▸ **To do**
From the review of Illusion: A Tale of the Mind below, list every attraction or feature named in the sentence beginning "There you'll find" about the carnival.

▸ **Document extract**
* Begin *

Adventure Gamers Awards
Like movies that don’t get advance screenings, it’s usually not a good sign when a game is released with zero publicity, no marketing efforts or review codes sent to press even when requested. More often than not, it soon becomes clear why it’s been neglected and quietly abandoned like a shameful little secret. So it was with more than a little trepidation that I began Illusion: A Tale of the Mind, a game I wouldn’t have even known about if I hadn’t tripped over it by accident. Yet I couldn’t resist the lure of its gorgeous dreamlike artwork and promise of a twisted psychological storyline. And am I ever glad I didn’t! It’s a flawed game, to be sure, with some frustrating and repetitive design issues straining against full enjoyment on occasion. But what it does well, it does superbly, so whoever decided this game deserved no PR attention whatsoever was obviously nuts.
Illusion begins oddly, and only gets weirder from there. A young white-haired girl named Emma awakens in a dark cave to find herself chained to a pair of giant Comedy and Tragedy masks. This is no laughing matter, but fortunately a floating plush bunny with button eyes and a pull string comes to Emma’s rescue and magically turns her chains into a long, ethereal scarf. The rabbit is Topsy, who seems to know Emma’s name but not much else. Indeed, lost memories become a major focus of their shared adventure from that point on. Between cutscene-inducing photographs, collectable posters and scattered gramophone recordings, the pair begin piecing together the story of a broken-hearted former carnival strongman named Euclide. What does Emma have to do with the man, and why is she being continually taunted by a giant eyeball who’s hell-bent on her destruction? That’s what you’ll need to find out… or not.
Unfortunately, the narrative is one of the game’s weaker areas when it could have been one of its strengths. While amnesiac protagonists finding fragmented memory triggers is a common approach and works well when done right, it’s both far too heavy-handed here and yet still annoyingly cryptic. You’ll have sorted out the essential character details long before Emma, and yet you’ll keep getting hammered over the head with more, undermining what could have been quite a poignant love story. What’s worse is that for all its exposition, the question of why (or how) you and Topsy are trapped in this imaginary(?) nightmare with such a malevolent entity is really never explained. More importantly – and I can’t say much for fear of spoiling what’s meant to be a significant “gotcha!” reveal – Emma herself is ultimately relegated to a minor footnote in her own backstory. It’s a huge omission that strips away much of the motivation to care about what happens, though you’d have to be heartless to not feel a bit of compassion for the tormented big lug whose memories you seek to restore.
That said, it’s all so surreal that you’ll be willing to roll with the gaping plot holes simply to soak up the rich atmosphere. Divided into distinct chapters, you’ll make your way through three central hub worlds consisting of a 1920s Parisian circus, a World War I battlefield (and the deadly skies above it), and perilous goo-infested caverns. The 3D graphics are gorgeously vivid, and the environments frequently pop (or BOOM) with animation. Like a dream that seems familiar but just a little “off”, this world genuinely feels like a distorted version of the real thing. Most of the buildings are warped and curved with unnatural lines, and the carnival is hewn out of massive rock caverns against a lovely pink sky. There you’ll find a Ferris wheel and carousel, as you’d expect, but also floating islands, elephant carriages hoisted by balloons, and a giant lollipop tree. The depiction of war that follows is all too real in many ways, but here the trenches are populated with ghostly spectres and presided over by bi-planes shaped like eagles. Other scenes are even more fantastical, such as the inside of a shattered heart, and a labyrinth of stone columns, statues and portals nested in the clouds.

* End *

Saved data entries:
* Begin *

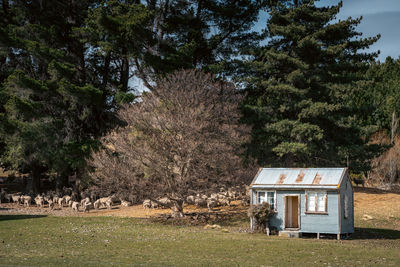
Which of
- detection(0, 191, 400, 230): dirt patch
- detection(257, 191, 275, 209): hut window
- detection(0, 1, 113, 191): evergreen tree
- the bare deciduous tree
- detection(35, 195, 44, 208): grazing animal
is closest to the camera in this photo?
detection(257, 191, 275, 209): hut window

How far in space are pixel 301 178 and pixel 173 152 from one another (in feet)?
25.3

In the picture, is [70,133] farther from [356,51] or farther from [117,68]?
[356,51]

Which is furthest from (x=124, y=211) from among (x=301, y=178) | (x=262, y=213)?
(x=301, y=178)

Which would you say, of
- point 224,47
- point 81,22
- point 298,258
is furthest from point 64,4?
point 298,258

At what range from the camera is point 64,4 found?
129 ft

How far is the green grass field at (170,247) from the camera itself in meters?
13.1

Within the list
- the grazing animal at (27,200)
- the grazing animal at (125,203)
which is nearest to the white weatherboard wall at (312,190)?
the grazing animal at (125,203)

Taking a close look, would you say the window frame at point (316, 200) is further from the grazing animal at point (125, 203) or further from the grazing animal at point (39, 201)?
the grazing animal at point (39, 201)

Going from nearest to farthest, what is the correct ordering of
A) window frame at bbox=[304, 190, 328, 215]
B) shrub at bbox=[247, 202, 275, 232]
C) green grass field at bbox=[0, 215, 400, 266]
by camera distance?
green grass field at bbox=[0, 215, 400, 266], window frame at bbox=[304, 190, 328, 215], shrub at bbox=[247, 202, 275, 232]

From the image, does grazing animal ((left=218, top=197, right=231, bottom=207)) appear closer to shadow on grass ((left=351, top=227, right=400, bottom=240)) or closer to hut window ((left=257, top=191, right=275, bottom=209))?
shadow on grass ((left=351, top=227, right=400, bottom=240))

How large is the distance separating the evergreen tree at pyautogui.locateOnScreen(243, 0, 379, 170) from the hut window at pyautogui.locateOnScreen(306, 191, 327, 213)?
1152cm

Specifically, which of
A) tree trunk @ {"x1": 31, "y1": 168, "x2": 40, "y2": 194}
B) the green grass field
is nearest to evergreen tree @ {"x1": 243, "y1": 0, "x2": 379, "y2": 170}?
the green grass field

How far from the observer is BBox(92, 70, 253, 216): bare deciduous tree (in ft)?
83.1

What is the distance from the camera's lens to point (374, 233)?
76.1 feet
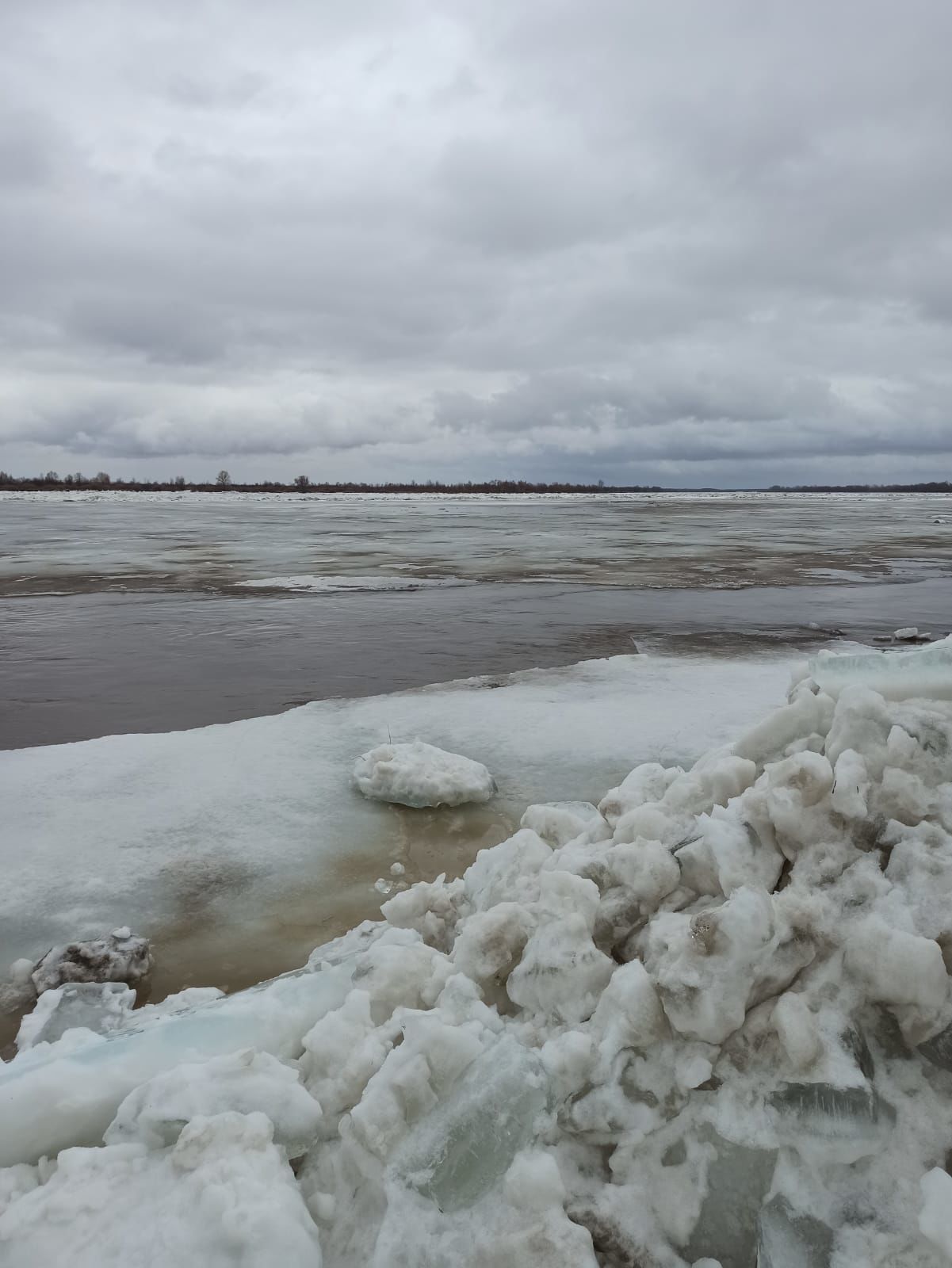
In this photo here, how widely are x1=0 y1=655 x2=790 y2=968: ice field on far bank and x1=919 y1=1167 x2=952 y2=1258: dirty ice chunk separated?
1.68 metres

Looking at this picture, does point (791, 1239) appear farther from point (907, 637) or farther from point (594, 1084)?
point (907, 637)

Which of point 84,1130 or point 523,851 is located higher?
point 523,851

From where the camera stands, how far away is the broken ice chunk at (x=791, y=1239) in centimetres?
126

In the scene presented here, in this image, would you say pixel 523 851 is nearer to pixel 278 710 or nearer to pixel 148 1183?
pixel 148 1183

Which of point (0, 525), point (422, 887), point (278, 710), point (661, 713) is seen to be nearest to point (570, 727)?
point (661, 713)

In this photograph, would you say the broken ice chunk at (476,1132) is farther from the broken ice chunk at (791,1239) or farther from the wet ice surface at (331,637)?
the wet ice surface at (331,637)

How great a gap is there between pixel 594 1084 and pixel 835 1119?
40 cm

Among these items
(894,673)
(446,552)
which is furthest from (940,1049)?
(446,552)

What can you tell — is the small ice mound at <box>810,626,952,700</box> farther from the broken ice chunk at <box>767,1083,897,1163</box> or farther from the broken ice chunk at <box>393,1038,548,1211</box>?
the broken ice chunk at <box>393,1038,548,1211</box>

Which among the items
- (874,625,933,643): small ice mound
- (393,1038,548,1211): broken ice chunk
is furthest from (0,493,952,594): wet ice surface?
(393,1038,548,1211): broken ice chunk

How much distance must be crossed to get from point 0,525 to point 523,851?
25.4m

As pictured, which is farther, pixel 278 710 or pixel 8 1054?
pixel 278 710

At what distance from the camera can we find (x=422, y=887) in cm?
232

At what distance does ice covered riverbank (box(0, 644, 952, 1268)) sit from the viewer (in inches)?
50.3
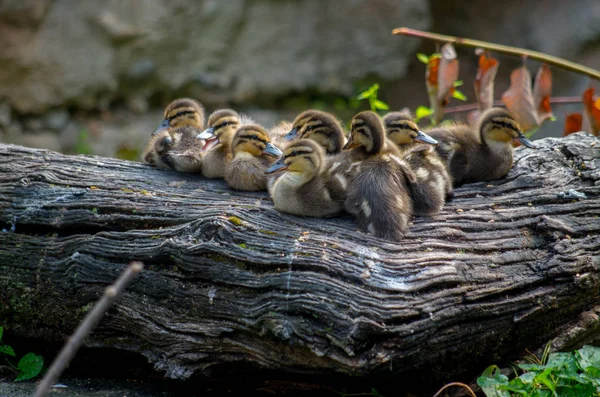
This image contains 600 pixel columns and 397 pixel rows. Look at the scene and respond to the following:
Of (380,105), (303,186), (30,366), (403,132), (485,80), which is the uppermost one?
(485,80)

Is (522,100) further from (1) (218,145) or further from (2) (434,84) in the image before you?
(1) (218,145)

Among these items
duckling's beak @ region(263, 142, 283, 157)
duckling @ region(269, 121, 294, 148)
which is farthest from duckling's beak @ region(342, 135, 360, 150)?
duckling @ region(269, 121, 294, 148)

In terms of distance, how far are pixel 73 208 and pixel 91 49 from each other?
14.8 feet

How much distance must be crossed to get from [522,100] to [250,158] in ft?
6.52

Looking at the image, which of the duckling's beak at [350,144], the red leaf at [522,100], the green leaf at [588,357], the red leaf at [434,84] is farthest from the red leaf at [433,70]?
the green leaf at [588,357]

* End *

▸ **Final result**
- Ferris wheel
- carousel
- floating islands
- elephant carriages hoisted by balloons
- giant lollipop tree